Criteria for Good Lexicography

* Quantity:

o Completeness of coverage:

+ extensional coverage: number of entries

+ intensional coverage: number of types of lexical information

* Quality:

o Correctness of information:

+ Types of lexical information

o Consistency of structure:

+ Macrostructure

+ Microstructure

+ Mesostructure

Quizes & Answers

  • 1. What is a KWIC concordance?

    A KWIC (KeyWord In Context) concordance is a special kind of preliminary, corpusbased dictionary:
    - each word in a text corpus is paired with its contexts of occurence in this corpus .

    Google is a special form of KWIC concordance.

  • 2. Which are the two main components of lexicon construction based on empirical data?

    Information retrieval and Linguistic analysis.

  • 3. Which layers of abstraction are involved in corpus acquisition?

    Layer 1: Primary data (audio / video recordingand
    Layer 2: Secondary data (transcription, annotation, metadata)

  • 4. Which layers of abstraction are involved in lexicon construction? Describe them.

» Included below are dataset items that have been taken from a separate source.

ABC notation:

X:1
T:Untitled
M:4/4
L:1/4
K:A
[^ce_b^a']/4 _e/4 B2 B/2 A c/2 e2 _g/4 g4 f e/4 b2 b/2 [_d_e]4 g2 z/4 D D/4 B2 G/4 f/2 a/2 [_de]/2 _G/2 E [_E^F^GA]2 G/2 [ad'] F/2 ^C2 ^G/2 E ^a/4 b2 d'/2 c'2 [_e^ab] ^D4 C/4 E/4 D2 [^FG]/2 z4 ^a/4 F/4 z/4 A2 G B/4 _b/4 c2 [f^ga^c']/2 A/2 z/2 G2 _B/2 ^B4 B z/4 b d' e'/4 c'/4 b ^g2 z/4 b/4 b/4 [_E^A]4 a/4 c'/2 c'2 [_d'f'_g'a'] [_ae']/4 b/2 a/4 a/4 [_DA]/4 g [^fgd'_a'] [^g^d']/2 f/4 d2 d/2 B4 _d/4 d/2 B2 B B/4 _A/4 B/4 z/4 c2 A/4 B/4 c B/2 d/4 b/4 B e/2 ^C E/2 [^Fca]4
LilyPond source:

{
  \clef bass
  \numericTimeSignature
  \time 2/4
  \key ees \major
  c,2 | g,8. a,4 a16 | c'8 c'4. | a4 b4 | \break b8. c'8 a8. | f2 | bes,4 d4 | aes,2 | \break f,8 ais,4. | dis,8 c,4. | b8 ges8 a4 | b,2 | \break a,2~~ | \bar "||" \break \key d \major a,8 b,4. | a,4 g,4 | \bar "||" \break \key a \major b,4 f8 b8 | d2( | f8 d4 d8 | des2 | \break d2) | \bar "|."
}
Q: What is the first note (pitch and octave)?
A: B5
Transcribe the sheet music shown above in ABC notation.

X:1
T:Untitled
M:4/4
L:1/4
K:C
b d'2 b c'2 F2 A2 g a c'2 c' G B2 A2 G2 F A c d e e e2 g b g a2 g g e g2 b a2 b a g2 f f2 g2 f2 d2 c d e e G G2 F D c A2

    Layer 1: Corpus lexicon (wordlist, concordance).
    Layer 2: Lexicon matrix (entries x data categories, no generalisations).
    Layer 3: Lexicon with selected generalisations (procedurally optimised: semasiological, onomasiological)

  • 5. Which layer do standard dictionary types typically belong to?

    Layer 3: Lexicon with selected generalisations (procedurally optimised: semasiological, onomasiological)

  • 6. What are the 6 main steps in KWIC concordance construction?
    • Corpus creation/collation - get the corpus, e.g. texts.
    • Tokenisation - normalising text, e.g. change upper case letters into lowercase letters, remove punnctuation marks (end of the sentence vs. abbreviation), deal with numbers.
    • Keywordlist extraction - create a list of words that occur in the text.
    • Context collation - pick contex unit, e.g. the keyword in context of three words on the left side and three words on the right side.
    • Keyword search - look for the key word in context.
    • Output formatting - make the output look nice and understandable to the user.
  • 7. In which programming languages could the concordance software be implemented?

    Perl, Unix shell script, Python or LaTeX formatting language

  • 8. What are the problems with the demonstration software which need to be removed in a later realistic project?

    The program will have to allow flexible handling of contexts and filenames, treat more than one text, have modular structure/ogranisation.

9. The Status of Dictionaries

The dictionary is

  • one of the three main components of language documentation:
    • corpus of recordings and texts
    • dictionary
    • sketch grammar
  • the central component of any linguistic description
  • the most useful linguistic product for use by the speech community, or non-linguists in general.

All above are quoted from the notes of the lecture given by Dr. Gibbon.

Evaluation

This lecture, as pronounced at the very beginning, is really very difficult, not only because computational linguistics is completely new to me, but also because there are many new glossaries to learn by heart.

Reference

  • Gibbon, Dafydd. "Computational Lexicography." 14.01.2008. University of Bielefeld. 15.01.2008 <http://wwwhomes.uni-bielefeld.de/~gibbon/Classes/Classes2007WS/HTMD/htmd10-computationallexicography.pdf>.